▶ **Work task**: Please transcribe the data exactly, with nothing left out.

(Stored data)
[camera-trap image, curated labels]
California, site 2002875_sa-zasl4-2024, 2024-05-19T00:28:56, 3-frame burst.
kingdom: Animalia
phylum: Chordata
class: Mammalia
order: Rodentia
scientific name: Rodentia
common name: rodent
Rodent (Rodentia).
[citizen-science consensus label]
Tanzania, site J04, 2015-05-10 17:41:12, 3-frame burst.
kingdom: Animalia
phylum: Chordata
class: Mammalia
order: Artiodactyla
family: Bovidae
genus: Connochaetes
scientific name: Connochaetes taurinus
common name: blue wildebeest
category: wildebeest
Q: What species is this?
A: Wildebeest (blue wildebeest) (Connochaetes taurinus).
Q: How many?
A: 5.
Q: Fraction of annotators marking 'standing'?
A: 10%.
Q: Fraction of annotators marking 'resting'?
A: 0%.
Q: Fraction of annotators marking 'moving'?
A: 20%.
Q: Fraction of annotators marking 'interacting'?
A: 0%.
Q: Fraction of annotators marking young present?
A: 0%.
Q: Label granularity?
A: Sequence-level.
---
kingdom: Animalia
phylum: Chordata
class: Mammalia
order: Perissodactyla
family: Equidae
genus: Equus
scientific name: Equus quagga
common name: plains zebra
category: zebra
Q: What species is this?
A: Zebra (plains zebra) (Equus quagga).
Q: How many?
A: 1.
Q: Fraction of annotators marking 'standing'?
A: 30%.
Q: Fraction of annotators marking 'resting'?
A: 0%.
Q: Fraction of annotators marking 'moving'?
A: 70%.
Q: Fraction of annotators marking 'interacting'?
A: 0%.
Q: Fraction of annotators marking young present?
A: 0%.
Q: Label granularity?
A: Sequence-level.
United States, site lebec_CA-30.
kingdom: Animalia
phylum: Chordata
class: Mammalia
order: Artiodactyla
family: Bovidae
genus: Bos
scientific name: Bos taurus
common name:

▶ **Answer section**:
[camera-trap image, curated labels]
California, site 2002875_sa-zasl4-2024, 2024-05-19T00:28:56, 3-frame burst.
kingdom: Animalia
phylum: Chordata
class: Mammalia
order: Rodentia
scientific name: Rodentia
common name: rodent
Rodent (Rodentia).
[citizen-science consensus label]
Tanzania, site J04, 2015-05-10 17:41:12, 3-frame burst.
kingdom: Animalia
phylum: Chordata
class: Mammalia
order: Artiodactyla
family: Bovidae
genus: Connochaetes
scientific name: Connochaetes taurinus
common name: blue wildebeest
category: wildebeest
Q: What species is this?
A: Wildebeest (blue wildebeest) (Connochaetes taurinus).
Q: How many?
A: 5.
Q: Fraction of annotators marking 'standing'?
A: 10%.
Q: Fraction of annotators marking 'resting'?
A: 0%.
Q: Fraction of annotators marking 'moving'?
A: 20%.
Q: Fraction of annotators marking 'interacting'?
A: 0%.
Q: Fraction of annotators marking young present?
A: 0%.
Q: Label granularity?
A: Sequence-level.
---
kingdom: Animalia
phylum: Chordata
class: Mammalia
order: Perissodactyla
family: Equidae
genus: Equus
scientific name: Equus quagga
common name: plains zebra
category: zebra
Q: What species is this?
A: Zebra (plains zebra) (Equus quagga).
Q: How many?
A: 1.
Q: Fraction of annotators marking 'standing'?
A: 30%.
Q: Fraction of annotators marking 'resting'?
A: 0%.
Q: Fraction of annotators marking 'moving'?
A: 70%.
Q: Fraction of annotators marking 'interacting'?
A: 0%.
Q: Fraction of annotators marking young present?
A: 0%.
Q: Label granularity?
A: Sequence-level.
United States, site lebec_CA-30.
kingdom: Animalia
phylum: Chordata
class: Mammalia
order: Artiodactyla
family: Bovidae
genus: Bos
scientific name: Bos taurus
common name:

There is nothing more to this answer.